Les débats furent animés entre les grévistes, quant à la décision à prendre. « Prenons-nous le risque de tout perdre ? Combien de temps allons-nous pouvoir tenir ? Combien de collègues allaient devoir reprendre ? Pouvons-nous tenir jusqu’à la rentrée 2016 ? ». Il est clair que le rapport de force avait changé. Après 12 jours de grève, à 11 voix pour la reprise, 7 voix contre et quelques abstentions, il fut décidé de signer le protocole de fin de conflit afin de garantir les acquis de la lutte. Cependant, il était impossible de reprendre tout de suite. Les grévistes exigeaient que les jours de grève soient étalés sur 4 mois et payés pour une partie d’entre eux et que la lutte allait se poursuivre au tribunal si la Poste persistait dans sa logique de vengeance. Finalement, la direction a cédé sur ces dernières revendications et la grève prit alors fin.
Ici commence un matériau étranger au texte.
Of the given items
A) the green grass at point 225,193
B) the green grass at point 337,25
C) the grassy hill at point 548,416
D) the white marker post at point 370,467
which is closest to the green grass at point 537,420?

La lutte fut rude et psychologiquement difficile, mais obtenir 5 CDI à l’heure où la Poste supprime du personnel est clairement une grande victoire pour les facteurs. Aucune sanction n’a eu lieu à l’heure où nous écrivons ces lignes, mais la CGT est clairement déterminée à ne pas en rester là. Systématiquement, toute sanction prise contre les facteurs sera attaquée aux Prud’hommes. A côté de cela, l’Inspection du Travail a déjà été mise au courant de toutes les entraves syndicales qui ont eu lieu pendant ce conflit. A ce titre, l’Inspection du Travail nous confirme que la direction départementale 78 sera convoquée prochainement afin d’éclaircir la situation et de mettre fin aux menaces.